I have a few things I have ordered online to plant. The last plant order I tell myself but I know that come the next newsletter from Kate at Seaflowers nursery I will be busy filling my online shopping cart. What I have to plant are easy to plant. There is a lovely new to me, Eryngium pandanifolium 'Physic Purple' plus a rudbeckia and another salvia. Kate has an excellent collection if anyone is interested. Salvia’s are a good bee friendly plant. Along side these I plant the marigolds that I picked up last weekend. The label says strawberry blonde but all I see starting to emerge is the deep red of a strawberry, I hope the blonde is to come. These all go in the new flower bed I made this year. It is to be a tangle of dahlias, sunflowers, cosmos and cornflowers inspired by a garden photo book I have. There are of course other plants that either snuck in or called this bed home before I started my project. Things are starting to grow and I will need to be patient and wait to see what form and shape this flower bed takes.
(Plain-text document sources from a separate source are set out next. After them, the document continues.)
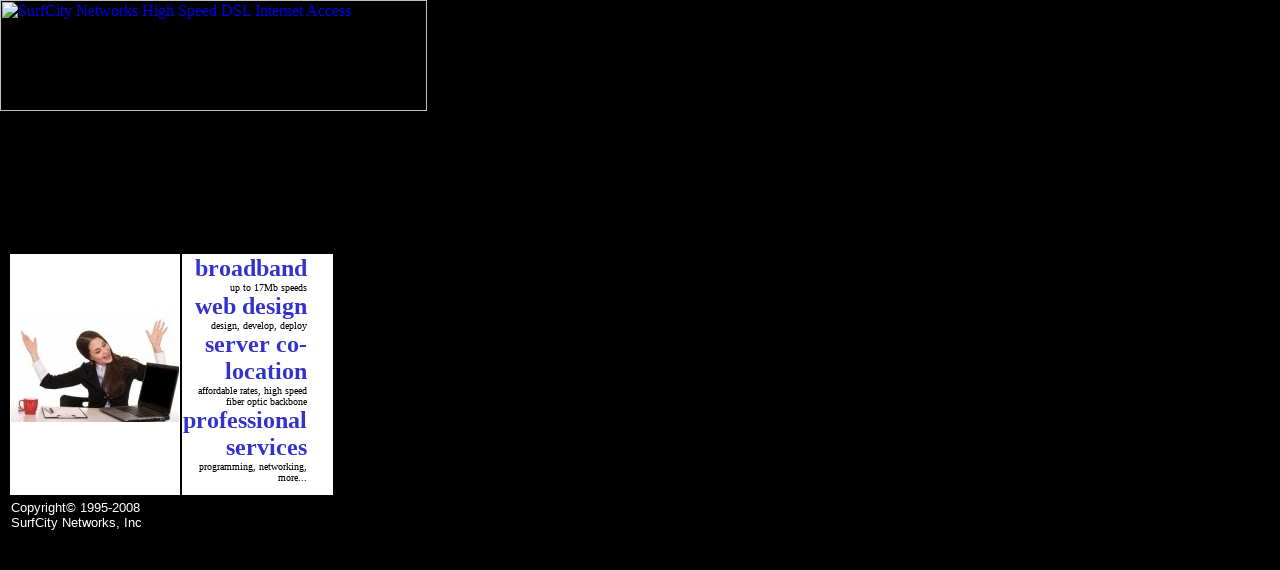

--- FILE ---
content_type: text/html
request_url: http://surfcity.com/
body_size: 3767
content:
<html>

<head>
<meta http-equiv="Content-Type" content="text/html; charset=windows-1252">
<title>Contact Us</title>
</head>

<body bgcolor="#000000" style="text-align: left">

      
		<DIV ID='SCNFlash' STYLE='position:absolute;top:0;left:0;height:111;width:427;overflow:hidden;vertical-align:top;'>
        <a href="http://www.surfcity.com/">
        <img BORDER="0" SRC="/images/template/SurfCityWebLogoTrans.gif" alt="SurfCity Networks High Speed DSL Internet Access" width="427" height="111"></a><a HREF="/">
        </a>
		</DIV>
<p align="center">&nbsp;</p>
<p align="center">&nbsp;</p>
<div align="center">
      <table border="0" width="23%" background="images/template/left_curve.gif" cellspacing="0" cellpadding="0" height="25%" id="table17" align="left">
        <tr>
          <td width="23%" valign="top">
            <div ALIGN="center">
				  
                </div>
          </td>
        </tr>
      </table>
    </div>
&nbsp;
    <table border="0" width="100%" id="table18">
		<tr>
			<td bgcolor="#FFFFFF">
			<p align="center">
			<img border="0" src="Commercial%20Photo1.jpg" width="168" height="113"><br>
			&nbsp;</td>
			<td bgcolor="#FFFFFF">
			<p align="right" style="margin-right: 25px">
												<font face="Verdana" size="5" color="#3333CC">&nbsp;</font><b><font face="Verdana" color="#3333CC" size="5">broadband</font></b><font face="Verdana" size="5" color="#3333CC"><br>
												</font>
												<font face="Verdana" size="1">
												up to 17Mb speeds<br>
												</font>
												<b>
												<font face="Verdana" color="#3333CC" size="5">
												web design </font>
												</b>
												<font face="Verdana" size="5" color="#3333CC">
												<br>
												</font>
												<font face="Verdana" size="1">
												design, develop, deploy<br>
												</font>
												<b>
												<font face="Microsoft YaHei" size="5" color="#3333CC">
												<a href="http://www.vectus.com">
												<font face="Verdana" color="#3333CC">
												</font></a>
												<font face="Verdana" color="#3333CC">
												server co-location</font></a></font></b><font face="Verdana" size="5" color="#3333CC"><br>
												</font>
												<font face="Verdana" size="1">
												affordable rates, high speed 
												fiber optic backbone<br>
												</font><b>
												<font face="Microsoft YaHei" size="5" color="#3333CC">
												<a href="http://www.vectus.com">
												<font face="Verdana" color="#3333CC">
												</font></a>
												<font face="Verdana" color="#3333CC">
												professional services</font></a></font></b><font face="Verdana" size="5" color="#3333CC"><br>
												</font>
												<font face="Verdana" size="1">
												programming, networking, more...</font><b><font face="Microsoft YaHei" size="1"><br>
&nbsp;</font></b></td>
			<td width="1027">&nbsp;</td>
		</tr>
</table>
<div align="center">
    <table border="0" width="100%" cellspacing="0" cellpadding="3" id="table19">
      <tr>
        <td width="100%">
        <p align="center">
        <font color="#FFFFFF">
        <!--
		Get high speed internet access with SurfCity Networks DSL<br>
        Use your computer and phone line at the same time!</p>
        -->
                            </font>
                            <p align="left">
							<font face="Arial" size="2" color="#FFFFFF">Copyright© 
							1995-2008<br>
							SurfCity Networks, Inc</font></td>
      </tr>
      </table>
    </div>

<p align="left">&nbsp;</p>
<p align="left">&nbsp;</p>
<p align="left">&nbsp;</p>
<p align="left">&nbsp;</p>

</body>

</html>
I have many cosmos and cornflowers to plant. My delight at many growing from seed is now a bane of my life as I need to find homes for the trays and trays I have created. I do love a good forest of cosmos and last year I admired (something I don’t often do ) the plantings of the local council in front of the train station. There were masses of cornflowers, like a wave of colour. I am attempting to create something similar around the garden table with a small bed of plantings. Here I’ve put cosmos and cornflowers and the odd dahlia. At the moment my main battle to keep this looking presentable is with the birds as they toss and through the pea straw around. I swept it back to the bed, they toss it back out again. The remaining cosmos and cornflowers will find home in the many gaps I still have in beds that either will need thought as to what to do or are waiting for growth from perennials I have planted. In some cases I want to keep the space so I can see how things I have planted will grow. This makes a mass planting of annuals a quick fix and it will make my bees happy. They like a forest of annuals just as much as I do.